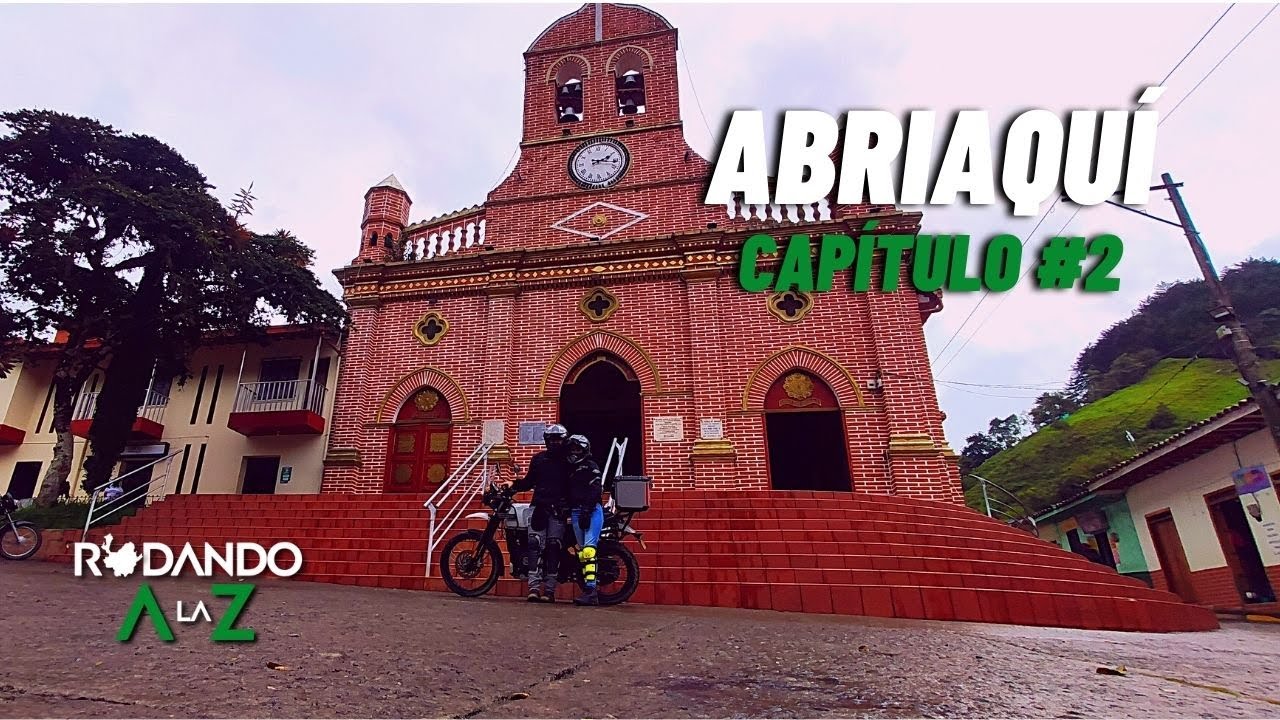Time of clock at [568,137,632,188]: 2:16
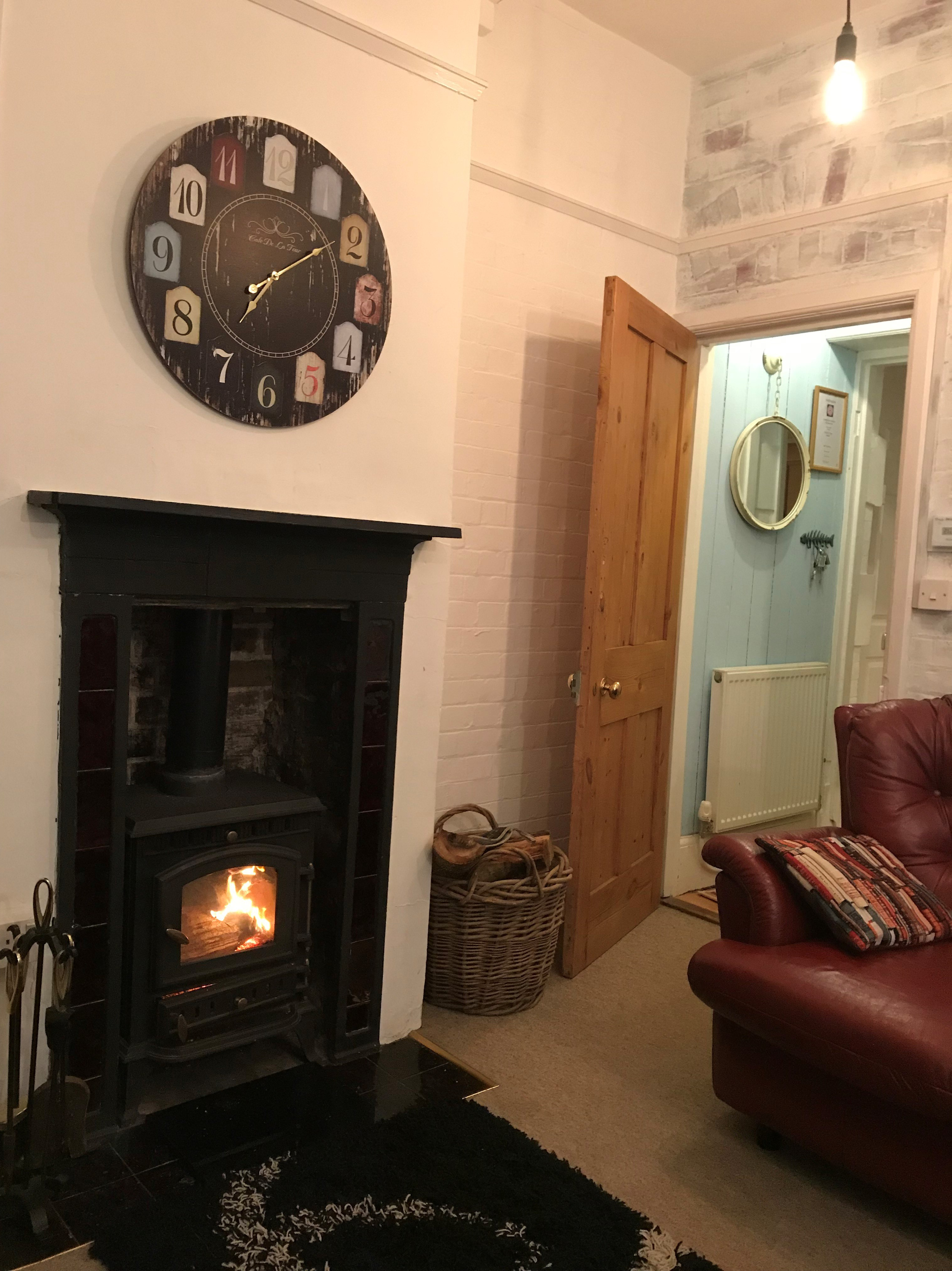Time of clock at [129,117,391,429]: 7:09
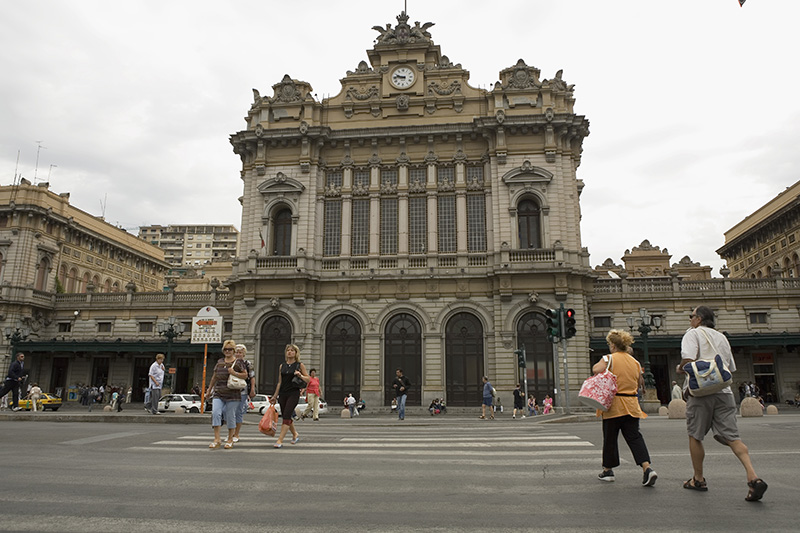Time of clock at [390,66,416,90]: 9:45
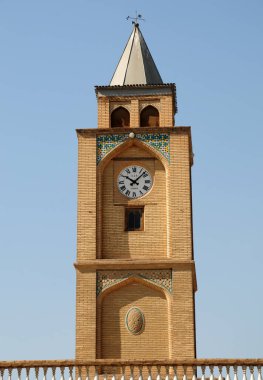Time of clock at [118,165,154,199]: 10:07
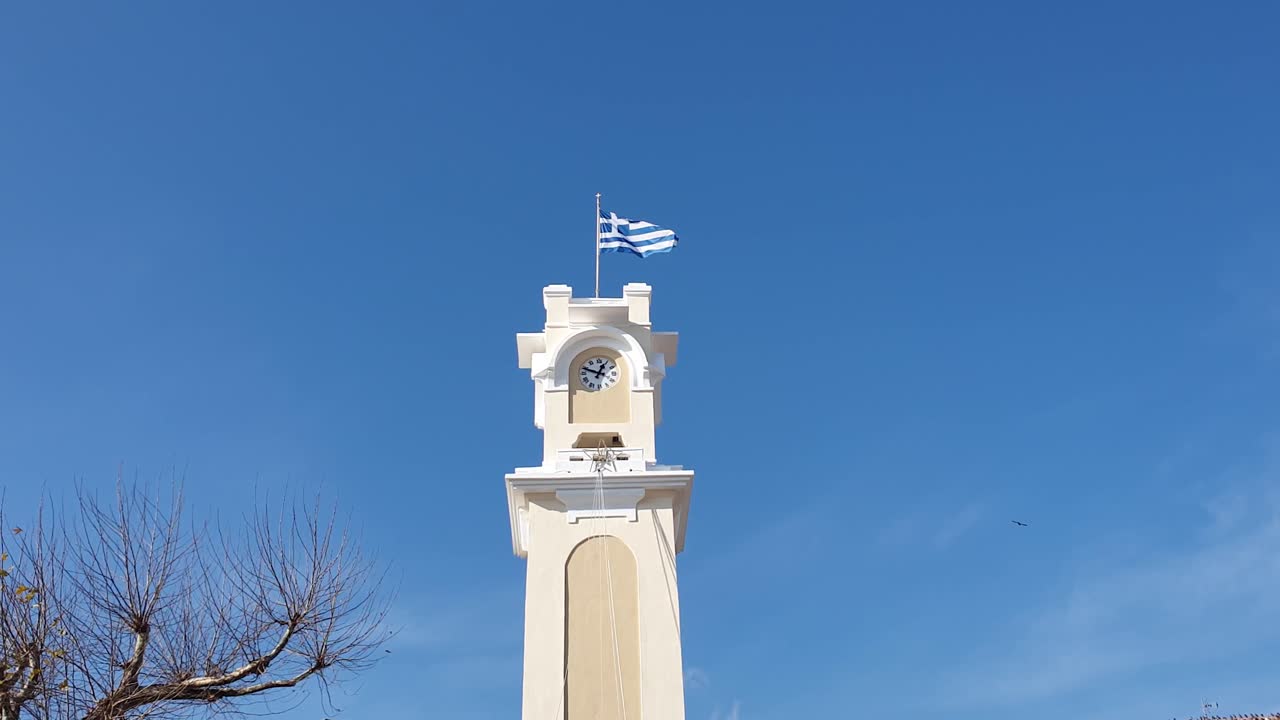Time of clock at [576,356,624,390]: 12:48
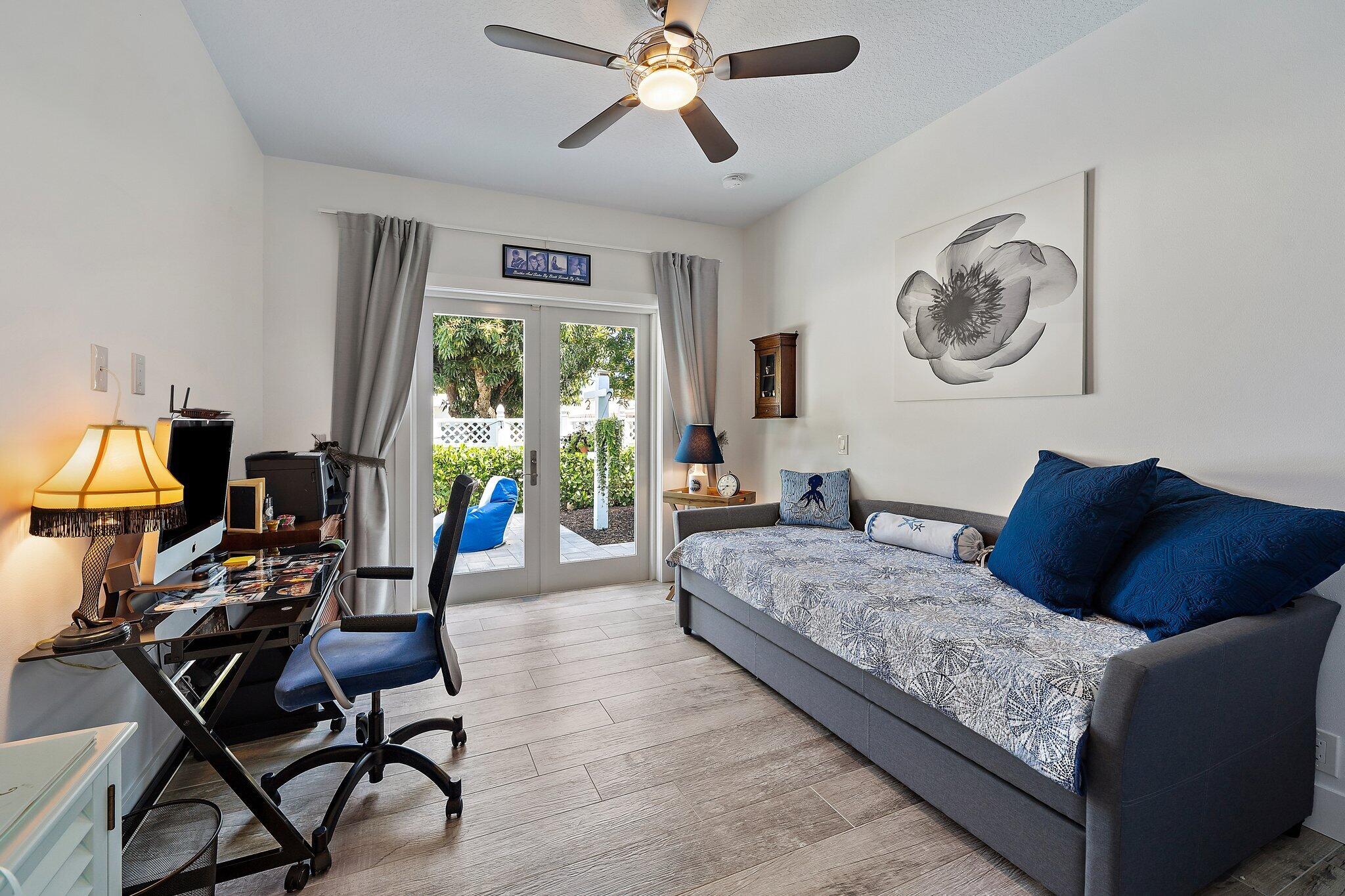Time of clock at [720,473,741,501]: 7:44
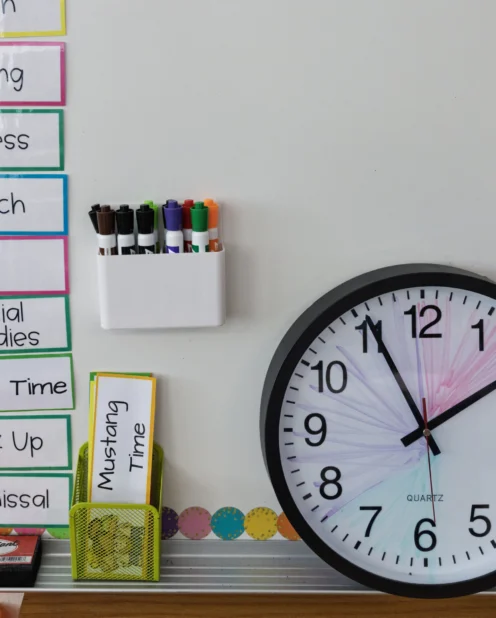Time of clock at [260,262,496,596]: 1:55
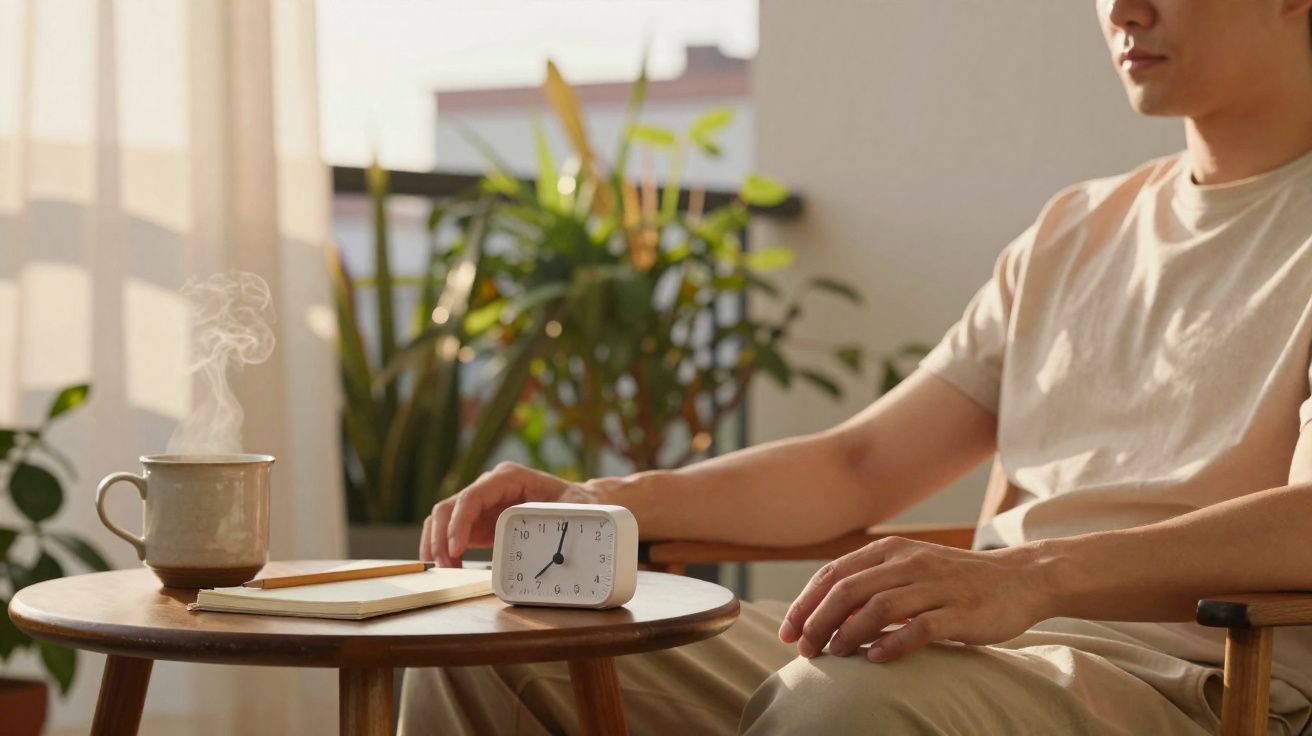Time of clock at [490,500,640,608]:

INSTRUCTIONS FOR THE TASK: Recast the listing above as a Markdown table with two columns, Row and Line, giving each nonblank line its own numbered row and leaving the pictures out.

COMPLETE ANSWER:
| Row | Line |
|---|---|
| 1 | Time of clock at [568,137,632,188]: 2:16 |
| 2 | Time of clock at [129,117,391,429]: 7:09 |
| 3 | Time of clock at [390,66,416,90]: 9:45 |
| 4 | Time of clock at [118,165,154,199]: 10:07 |
| 5 | Time of clock at [576,356,624,390]: 12:48 |
| 6 | Time of clock at [720,473,741,501]: 7:44 |
| 7 | Time of clock at [260,262,496,596]: 1:55 |
| 8 | Time of clock at [490,500,640,608]: |